About the Issuer
CCV began operations in 1984, was listed on the ASX in
1997 (ASX:CCV) and at the time of Issue had a market cap
of ~$530m. CCV is a specialty retailer and micro-financier
with a retail network of 717 stores in over 20 countries. CCV
has a diverse revenue base comprised from a broad range
of service offerings.
The issuer need
Cash converters had experienced significant growth in the
years leading up to the bond issue; with almost $80m of
debt from a single lender, the management team were
seeking a debt solution to diversify the company’s funding
sources and reduce refinance risk.
The FIIG solution
By issuing a senior unsecured $60m bond into the capital
markets, CCV was able to diversify its funding sources and
lengthen its debt maturity profile. The bond issue allowed
for their banking facilities to remain, providing greater
flexibility to expand its business through growing its loan
book and further acquisitions.
According to Chief Financial Officer, Ralph Groom,
management were surprised by how fast and efficient the
process was compared to their previous loan applications.

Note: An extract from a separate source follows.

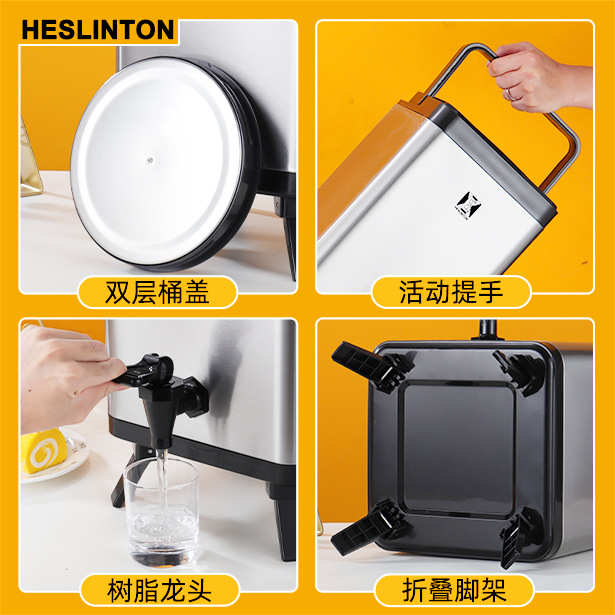 HESLINTON

双层桶盖

活动提手

树脂龙头

折叠脚架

“With FIIG the whole raising only took two months from
start to finish, so it was a new experience for us to have a
relatively straightforward process that went quite
smoothly and without a hiccup,” Mr Groom said. “One of
the benefits for us has been having a straightforward
document that is easy to follow and understand from our
view as well as from the bondholders’ point of view. It is
also easy and painless to administer”.